Harvard Study Says ‘Soda Tax’ Could Generate Millions For Oklahoma City
Researchers at Harvard University believe a tax on sugary soft drinks could save tens of millions of dollars in Oklahoma.
The so-called "soda tax" movement started in the northern California city of Berkeley, and has expanded to other parts of the country.
Harvard’s public health school released a study this week showing the tax could prevent thousands of obesity cases in Oklahoma City over the next decade, The Journal Record’s Sarah Terry-Cobo reports:
Professor Steve Gortmaker led the research that examined 15 large U.S. cities that don’t have restrictions on passing local excise taxes. “Most people know drinking sugar water is not good for your health,” he said.

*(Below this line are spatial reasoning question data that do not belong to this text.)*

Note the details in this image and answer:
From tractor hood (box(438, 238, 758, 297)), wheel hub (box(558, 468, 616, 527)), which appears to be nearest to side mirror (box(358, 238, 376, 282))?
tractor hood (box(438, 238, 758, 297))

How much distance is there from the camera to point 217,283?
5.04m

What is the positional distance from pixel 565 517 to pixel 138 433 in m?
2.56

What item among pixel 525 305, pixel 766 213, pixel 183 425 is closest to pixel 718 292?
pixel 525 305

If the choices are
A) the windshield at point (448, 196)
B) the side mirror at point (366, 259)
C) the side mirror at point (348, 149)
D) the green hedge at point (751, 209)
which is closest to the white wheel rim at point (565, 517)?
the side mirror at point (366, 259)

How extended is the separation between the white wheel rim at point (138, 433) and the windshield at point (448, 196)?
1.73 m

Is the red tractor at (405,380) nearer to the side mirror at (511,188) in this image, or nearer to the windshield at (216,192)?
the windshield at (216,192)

The sociology professor at Harvard’s Chan School of Public Health said the study released Wednesday is a more detailed examination of nationwide research published in 2015. His model projects potential tax revenue generated from taxes on beverages with added sugar, including soda, sports drinks, energy drinks and fruit-flavored drinks. It excludes non-caloric artificially sweetened drinks.

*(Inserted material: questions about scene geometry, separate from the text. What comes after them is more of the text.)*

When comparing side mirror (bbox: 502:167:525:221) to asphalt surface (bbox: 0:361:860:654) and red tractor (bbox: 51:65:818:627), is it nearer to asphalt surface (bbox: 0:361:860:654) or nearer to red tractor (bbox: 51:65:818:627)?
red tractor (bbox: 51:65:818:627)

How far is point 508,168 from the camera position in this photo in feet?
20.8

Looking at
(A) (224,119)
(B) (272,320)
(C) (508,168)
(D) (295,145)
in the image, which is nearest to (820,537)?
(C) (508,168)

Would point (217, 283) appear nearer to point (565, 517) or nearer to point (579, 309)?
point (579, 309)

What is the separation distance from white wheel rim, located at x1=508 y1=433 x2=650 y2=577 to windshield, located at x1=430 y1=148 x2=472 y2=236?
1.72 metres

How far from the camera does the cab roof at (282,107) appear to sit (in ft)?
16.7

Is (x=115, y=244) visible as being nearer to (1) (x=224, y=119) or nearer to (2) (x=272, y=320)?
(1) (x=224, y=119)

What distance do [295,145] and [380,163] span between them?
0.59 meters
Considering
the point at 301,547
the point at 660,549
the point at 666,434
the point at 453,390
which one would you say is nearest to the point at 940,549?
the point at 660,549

The study says the tax could prevent thousands of obesity cases in Oklahoma City over the next decade, and 110 deaths. The U.S. Centers for Disease Control and Prevention say most Oklahomans between the ages of 18 and 34 drink at least one sugar-sweetened beverage per day.

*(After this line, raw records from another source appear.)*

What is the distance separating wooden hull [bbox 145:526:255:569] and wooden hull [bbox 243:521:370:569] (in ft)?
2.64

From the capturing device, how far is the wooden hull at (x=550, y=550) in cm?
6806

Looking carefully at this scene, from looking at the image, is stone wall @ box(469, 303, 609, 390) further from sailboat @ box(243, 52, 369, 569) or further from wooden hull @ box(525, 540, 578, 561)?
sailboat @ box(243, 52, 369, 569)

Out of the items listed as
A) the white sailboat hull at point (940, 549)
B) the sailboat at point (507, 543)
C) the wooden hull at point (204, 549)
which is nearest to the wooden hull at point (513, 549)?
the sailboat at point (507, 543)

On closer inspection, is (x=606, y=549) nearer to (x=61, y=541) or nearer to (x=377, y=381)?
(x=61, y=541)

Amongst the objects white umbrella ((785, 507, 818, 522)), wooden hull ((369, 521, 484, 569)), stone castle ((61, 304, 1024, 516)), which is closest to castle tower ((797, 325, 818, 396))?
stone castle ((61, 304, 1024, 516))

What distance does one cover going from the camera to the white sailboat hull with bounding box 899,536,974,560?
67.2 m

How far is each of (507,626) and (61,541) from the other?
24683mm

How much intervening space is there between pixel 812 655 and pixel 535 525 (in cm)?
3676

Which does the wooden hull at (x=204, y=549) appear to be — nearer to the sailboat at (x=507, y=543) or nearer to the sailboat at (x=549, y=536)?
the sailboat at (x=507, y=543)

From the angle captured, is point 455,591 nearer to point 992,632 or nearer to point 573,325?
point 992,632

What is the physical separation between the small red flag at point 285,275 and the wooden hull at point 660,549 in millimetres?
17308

The city could generate nearly $26 million per year from a soda tax, and the health care savings from avoiding obesity could total $20 million, the study found. . . . Philadelphia’s mayor and the City Council passed in June a 1.5-cent tax on sweetened drinks. The policy change was due in part to Harvard’s research on that city, according to the Public Health school’s website. Oklahoma City Mayor Mick Cornett was not available for comment by publication time. Spokesman Steve Hill wrote in an email message to The Journal Record that the mayor previously has not supported so-called soda taxes. Hill referred to a press release announcing a campaign to balance liquid calories promoted by the beverage trade association, the grocers’ trade association and the Oklahoma City-County Health Department.